DROP TABLE Sales.SPTest
And, here's the resulting stats from the Message tab...
[font="Courier New"]======================================================================
The correlated subquery method...
SQL Server Execution Times:
CPU time = 296 ms, elapsed time = 352 ms.
(17 row(s) affected)
======================================================================
My performance enabled rewrite...
SQL Server Execution Times:
CPU time = 16 ms, elapsed time = 48 ms.
(17 row(s) affected)
======================================================================
[/font]
The performance enabled code only runs 17.5 times faster in SQL Server than the correlated subquery does .. (Heh... sorry... I know I usually do better, but didnt want to take the time to make any indexes on the update test table :P)
Again, the purpose of this is just to demo a couple of things... If you write Oracle code, like the original version of "Example C", in SQL Server, performance will suffer greatly because SQL Server is a mostly "Set based" engine and doesn't do well with the RBAR of correlated subqueries.
On the other hand, if you try to use the performance enabled update query I wrote in Oracle, you'll get nowhere because the Oracle Update statement can't take a FROM clause. You must use some form of correlated subquery in Oracle to do this update (unless you use MERGE).
The kicker in Oracle is that both the seemingly set based MERGE command and the Update with the correlated subquery take roughly the same time to execute. That's because Oracle has been tuned to handle the RBAR that typical ISAM programmers throw at a database.
Again, the point is, don't even think that the "basics" are even close to each other between these two database engines... there's a whole different paradigm in the SQL, the PL-SQL and T-SQL, the supporting GUI's, and the very database engine itself.
--Jeff Moden
Change is inevitable... Change for the better is not.
February 15, 2008 at 8:23 pm
Heh... and I damned sure wouldn't have actually written the performance enabled code the way I did... I did that just to make cuff's match collar in the code performance comparison.
In both code snippets, there's absolutely nothing that checks to see if the target table has already been updated meaning that if you run the code more than once on the same day... the data in the table is toast. 😉 Like I said, even the folks that write the documentation can be dead wrong or, at least, provide an unreasonable bit of code.
--Jeff Moden
Change is inevitable... Change for the better is not.
February 16, 2008 at 5:39 am
Jeff Moden (2/15/2008)
You've exemplified exactly what I was talking about, Gints... doesn't really matter what people think of one or the other, they are very different and anyone who thinks that the SQL in Oracle is going to be a cake walk just because someone is good at SQL Server, or vice versa, is in for a rude awaking.
Yes, I agree with you. Just the small note different is not the same as worse 😉
So OK let's continue. Back to lengths. I'm not so concerned about limit of 30 symbols per identifier however, I'm quite amazed by following math in SQL Server:
select len(a), len(b), len(c), len(d) from a;
select len(a+b+c+d) from a;
3048304830483048
8000
3048+3048+3048+3048 = 8000??? 🙂
OK I assume that one somehow can switch on that such silent trimmings won't happen unnoticed.

__Records supplied__.
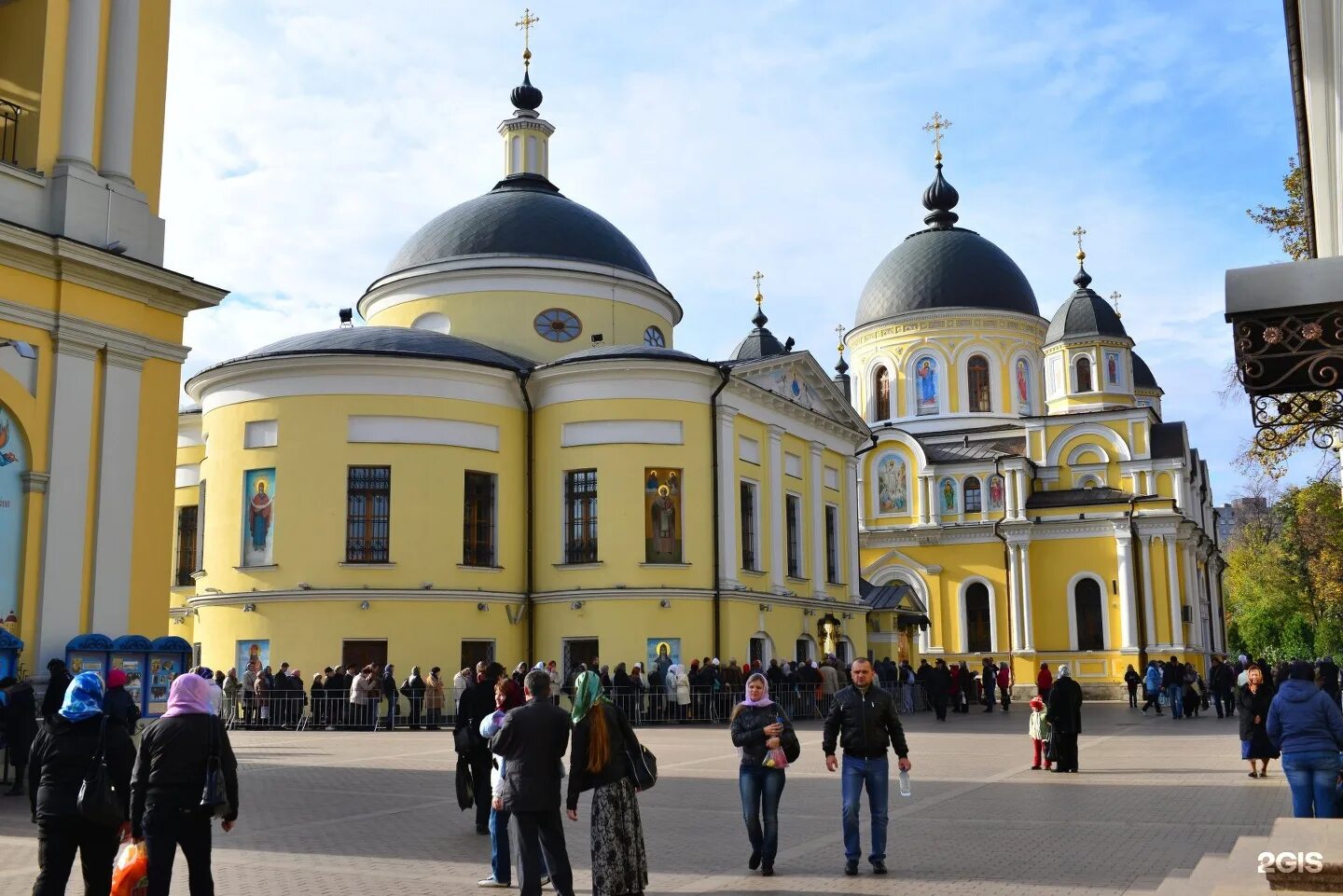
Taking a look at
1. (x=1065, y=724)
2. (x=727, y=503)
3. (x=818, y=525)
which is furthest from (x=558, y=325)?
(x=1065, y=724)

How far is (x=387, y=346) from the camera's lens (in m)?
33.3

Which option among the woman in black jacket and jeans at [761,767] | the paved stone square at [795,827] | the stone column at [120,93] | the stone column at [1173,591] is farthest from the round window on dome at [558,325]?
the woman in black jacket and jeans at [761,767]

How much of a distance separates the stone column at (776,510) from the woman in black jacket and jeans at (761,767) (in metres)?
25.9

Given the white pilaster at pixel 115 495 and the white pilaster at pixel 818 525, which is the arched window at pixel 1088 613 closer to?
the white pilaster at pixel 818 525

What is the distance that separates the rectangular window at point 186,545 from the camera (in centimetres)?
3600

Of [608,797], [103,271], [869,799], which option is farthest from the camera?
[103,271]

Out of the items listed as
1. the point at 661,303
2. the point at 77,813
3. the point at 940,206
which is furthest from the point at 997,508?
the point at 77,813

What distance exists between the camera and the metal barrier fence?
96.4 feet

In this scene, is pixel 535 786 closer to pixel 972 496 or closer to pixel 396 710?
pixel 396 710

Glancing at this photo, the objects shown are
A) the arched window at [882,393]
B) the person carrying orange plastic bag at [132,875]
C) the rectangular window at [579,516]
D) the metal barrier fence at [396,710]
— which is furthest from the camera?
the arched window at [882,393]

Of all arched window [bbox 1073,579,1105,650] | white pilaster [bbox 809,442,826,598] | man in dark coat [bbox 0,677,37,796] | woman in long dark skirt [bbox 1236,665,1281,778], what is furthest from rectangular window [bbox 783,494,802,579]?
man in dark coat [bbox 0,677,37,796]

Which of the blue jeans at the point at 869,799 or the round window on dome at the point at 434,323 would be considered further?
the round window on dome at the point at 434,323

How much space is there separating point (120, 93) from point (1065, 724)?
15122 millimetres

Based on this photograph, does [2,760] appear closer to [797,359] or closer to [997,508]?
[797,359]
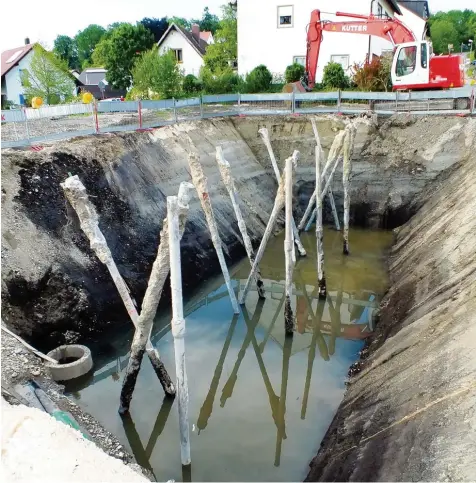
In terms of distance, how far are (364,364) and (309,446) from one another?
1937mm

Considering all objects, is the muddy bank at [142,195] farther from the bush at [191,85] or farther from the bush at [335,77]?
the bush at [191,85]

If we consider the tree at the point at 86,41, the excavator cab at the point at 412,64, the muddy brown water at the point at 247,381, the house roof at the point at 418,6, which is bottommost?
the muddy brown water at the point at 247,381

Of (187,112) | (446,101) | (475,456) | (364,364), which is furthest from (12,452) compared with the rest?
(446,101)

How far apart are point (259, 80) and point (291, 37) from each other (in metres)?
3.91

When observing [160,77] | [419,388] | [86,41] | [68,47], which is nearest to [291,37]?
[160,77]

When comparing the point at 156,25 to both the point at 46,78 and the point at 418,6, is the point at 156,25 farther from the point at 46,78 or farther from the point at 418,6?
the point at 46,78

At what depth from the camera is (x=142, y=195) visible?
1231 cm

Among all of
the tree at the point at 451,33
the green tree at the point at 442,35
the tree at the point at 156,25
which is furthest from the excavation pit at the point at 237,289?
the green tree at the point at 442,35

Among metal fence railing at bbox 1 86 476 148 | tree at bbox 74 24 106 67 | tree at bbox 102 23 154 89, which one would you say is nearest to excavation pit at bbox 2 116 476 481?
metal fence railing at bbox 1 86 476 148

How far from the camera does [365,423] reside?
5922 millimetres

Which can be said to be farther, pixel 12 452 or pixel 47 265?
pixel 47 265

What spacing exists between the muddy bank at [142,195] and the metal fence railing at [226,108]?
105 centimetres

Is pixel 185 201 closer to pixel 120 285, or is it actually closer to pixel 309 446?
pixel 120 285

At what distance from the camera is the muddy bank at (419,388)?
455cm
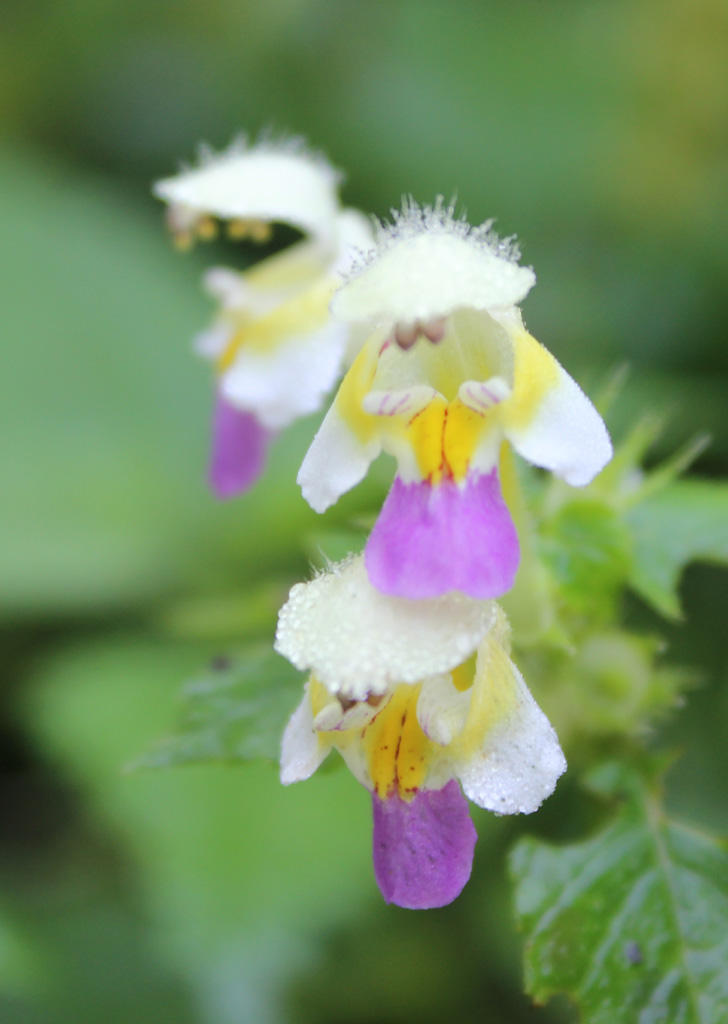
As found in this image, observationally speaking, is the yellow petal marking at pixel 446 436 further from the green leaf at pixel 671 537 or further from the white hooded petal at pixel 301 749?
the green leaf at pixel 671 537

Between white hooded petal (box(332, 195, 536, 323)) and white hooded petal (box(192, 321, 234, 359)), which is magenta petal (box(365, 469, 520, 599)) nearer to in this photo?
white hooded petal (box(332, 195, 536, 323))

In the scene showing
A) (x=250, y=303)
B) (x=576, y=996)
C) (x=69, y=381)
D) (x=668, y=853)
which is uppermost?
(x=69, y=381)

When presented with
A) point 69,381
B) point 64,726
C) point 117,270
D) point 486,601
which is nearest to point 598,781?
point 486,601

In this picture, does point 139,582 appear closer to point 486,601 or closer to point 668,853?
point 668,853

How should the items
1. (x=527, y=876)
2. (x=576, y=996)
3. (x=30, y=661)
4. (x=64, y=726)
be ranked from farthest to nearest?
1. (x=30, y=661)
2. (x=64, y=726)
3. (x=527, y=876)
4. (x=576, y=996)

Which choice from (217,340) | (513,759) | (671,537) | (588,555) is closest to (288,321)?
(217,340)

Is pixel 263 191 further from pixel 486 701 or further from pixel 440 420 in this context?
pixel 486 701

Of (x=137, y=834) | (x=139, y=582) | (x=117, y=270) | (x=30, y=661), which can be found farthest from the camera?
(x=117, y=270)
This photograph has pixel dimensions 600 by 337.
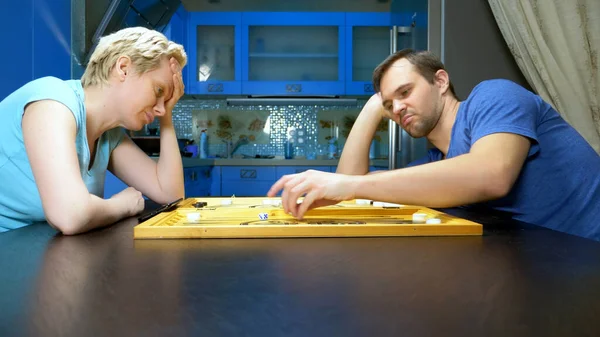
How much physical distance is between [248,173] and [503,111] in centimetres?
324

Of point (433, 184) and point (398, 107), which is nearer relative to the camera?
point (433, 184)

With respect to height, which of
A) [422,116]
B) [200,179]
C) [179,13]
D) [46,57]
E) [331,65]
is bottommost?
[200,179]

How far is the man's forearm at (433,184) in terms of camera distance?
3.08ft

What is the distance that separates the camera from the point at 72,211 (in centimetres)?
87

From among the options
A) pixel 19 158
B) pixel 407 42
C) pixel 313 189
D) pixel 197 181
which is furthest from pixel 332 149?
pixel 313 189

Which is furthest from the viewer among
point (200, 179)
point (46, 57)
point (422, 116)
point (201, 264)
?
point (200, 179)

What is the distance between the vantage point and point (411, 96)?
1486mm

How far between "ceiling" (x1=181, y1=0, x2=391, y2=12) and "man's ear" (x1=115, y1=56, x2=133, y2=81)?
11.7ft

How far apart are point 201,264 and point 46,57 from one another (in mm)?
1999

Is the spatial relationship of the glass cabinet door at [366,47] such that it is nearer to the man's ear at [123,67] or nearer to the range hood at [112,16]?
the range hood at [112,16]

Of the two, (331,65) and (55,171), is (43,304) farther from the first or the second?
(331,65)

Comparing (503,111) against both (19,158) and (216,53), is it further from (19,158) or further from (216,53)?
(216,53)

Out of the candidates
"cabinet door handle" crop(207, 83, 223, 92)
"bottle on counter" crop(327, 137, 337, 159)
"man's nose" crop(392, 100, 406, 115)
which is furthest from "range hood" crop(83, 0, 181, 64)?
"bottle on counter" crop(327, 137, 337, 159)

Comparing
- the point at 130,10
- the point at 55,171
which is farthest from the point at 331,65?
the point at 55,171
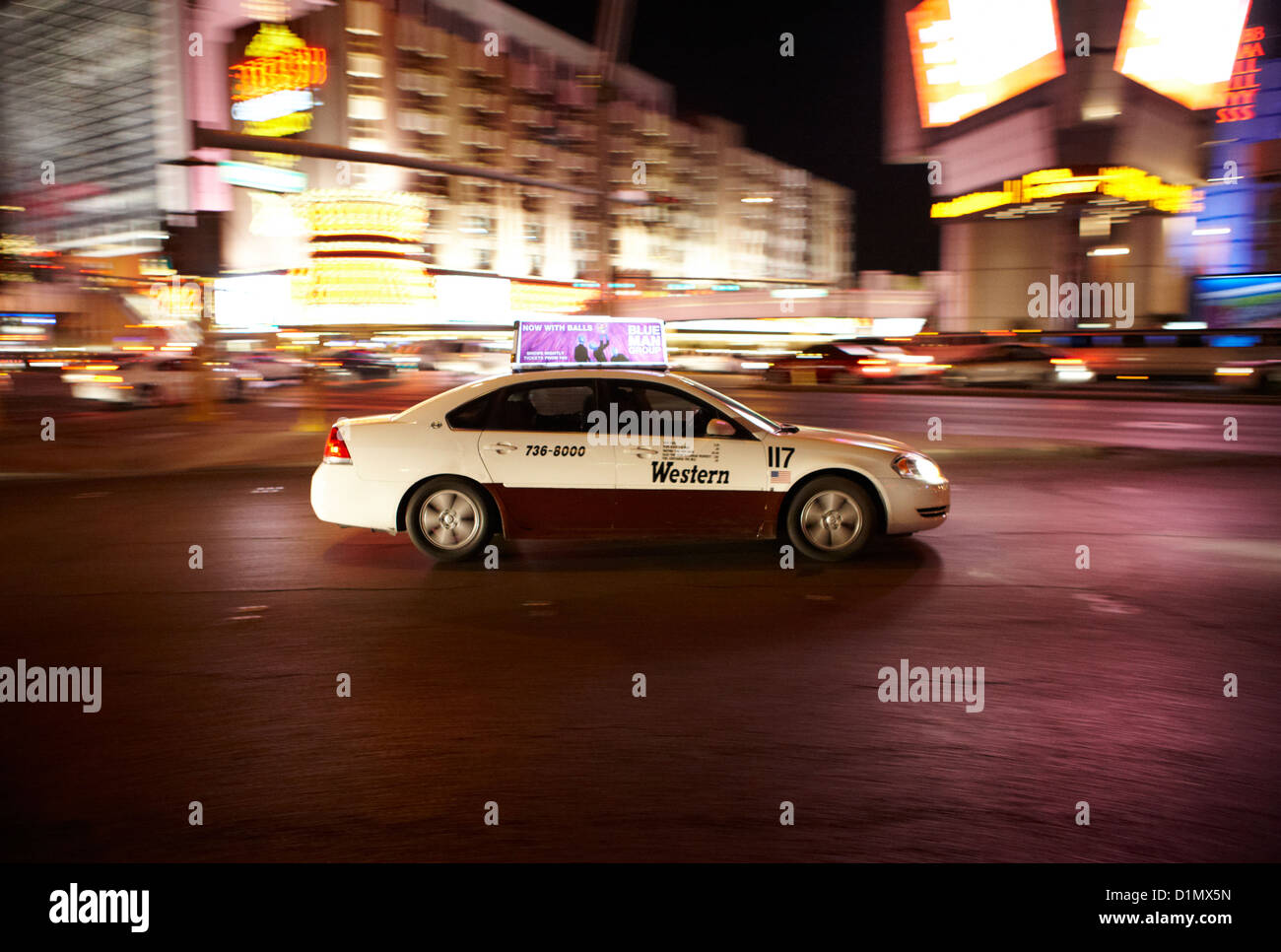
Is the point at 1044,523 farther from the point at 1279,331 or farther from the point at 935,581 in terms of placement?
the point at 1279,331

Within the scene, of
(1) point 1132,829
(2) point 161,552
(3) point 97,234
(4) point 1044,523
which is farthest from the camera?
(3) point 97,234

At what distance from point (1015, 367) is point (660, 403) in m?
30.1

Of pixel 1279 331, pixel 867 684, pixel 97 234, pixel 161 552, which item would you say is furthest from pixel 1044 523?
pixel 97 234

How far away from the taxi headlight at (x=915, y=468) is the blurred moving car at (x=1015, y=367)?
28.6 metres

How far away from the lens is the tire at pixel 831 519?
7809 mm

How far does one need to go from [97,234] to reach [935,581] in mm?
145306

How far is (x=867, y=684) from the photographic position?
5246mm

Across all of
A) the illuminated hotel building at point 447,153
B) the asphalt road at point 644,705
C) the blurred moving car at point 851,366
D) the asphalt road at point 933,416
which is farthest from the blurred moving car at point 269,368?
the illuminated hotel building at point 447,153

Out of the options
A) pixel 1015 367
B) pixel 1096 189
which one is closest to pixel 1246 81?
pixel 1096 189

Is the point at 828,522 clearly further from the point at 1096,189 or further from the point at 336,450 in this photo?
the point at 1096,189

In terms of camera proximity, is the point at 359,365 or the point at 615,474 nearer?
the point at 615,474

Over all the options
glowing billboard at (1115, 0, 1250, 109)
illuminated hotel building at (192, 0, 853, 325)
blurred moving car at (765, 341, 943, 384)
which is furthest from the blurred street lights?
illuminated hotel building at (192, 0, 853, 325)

__Actions to take__.
[1] In the SQL Server and Oracle discussion, why does Oracle-style code like the original version of "Example C" perform poorly when run in SQL Server? Answer in one to three sentences.
[2] Extend the SQL Server versus Oracle discussion from where it stops.

__Answers provided__.
[1] SQL Server is a mostly set-based engine, and it doesn't handle the RBAR of correlated subqueries well. As a result, performance suffers greatly.

[2]
In Oracle we'd have:
SQL> select length(a), length(b) from a;
LENGTH(A) LENGTH(B)
---------- ----------
4000 4000
SQL> select length(a||b) from a;
select length(a||b) from a
*
ERROR at line 1:
ORA-01489: result of string concatenation is too long
And of course this error message is one of these five mentioned below and absolutely cryptic 🙂
Oh, you'll love the error messages... I think there might be 5 that actually show up... most of them are about errors have to do with the bloddy semi colons required but only in certain spots. Doesn't really tell you where the error is though.
Hmmm what to say on that? Probably just start to understand how Oracle docs are organized. Browse one of the docs index here[/url], pick necessary Oracle version and look at Error messages document. One can try to count how many error messages are there, I don't know 🙂
Learn how to use SELECT INTO to populate variables. Forget about local temp tables, they don't exist. Only global temp tables exist.
Speaking about temporary tables - I sometimes wonder why people are so keen to use them? Oracle doesn't need them much. Syntax is powerful enough to write most of the queries without temp tables - joins, subqueries, subquery factoring clause(woth clause, common table expression in SQL Server), analytic functions, MODEL clause - all this is enough for almost all cases to live with just pure SQL.
OK if you really need temporary table then Oracle has such concept like global temporary tables, but data in these are session specific. Just table definition is global. In PL/SQL there are at least 3 types of arrays (varrays, nested tables and assciative arrays) which all can be used to cache some data in memory. EVEN MORE. In pl/sql one can define arrays in package spec and initialize as soon as session starts and reuse them all the session's lifetime. Not sure how to do something like that in SQL server.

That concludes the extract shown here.